**EXERCISE BRIEF**.
Down to the last line, repeat the entries exactly and drop any image.

**MATERIAL FOR THIS TASK**.
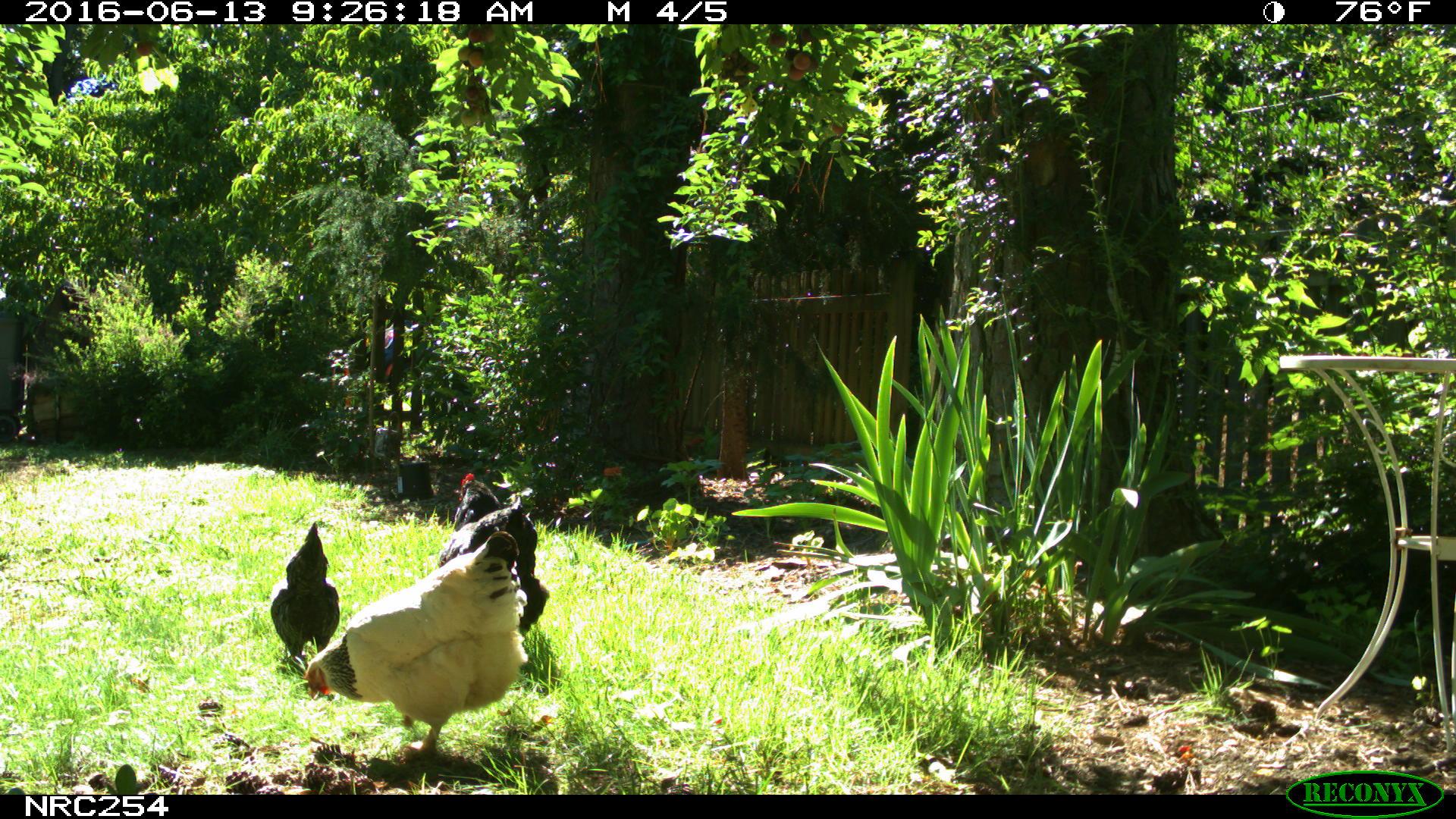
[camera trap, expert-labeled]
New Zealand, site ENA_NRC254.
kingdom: Animalia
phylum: Chordata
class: Aves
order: Galliformes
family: Phasianidae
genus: Gallus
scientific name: Gallus gallus domesticus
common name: chicken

**ANSWER SPACE**.
[camera trap, expert-labeled]
New Zealand, site ENA_NRC254.
kingdom: Animalia
phylum: Chordata
class: Aves
order: Galliformes
family: Phasianidae
genus: Gallus
scientific name: Gallus gallus domesticus
common name: chicken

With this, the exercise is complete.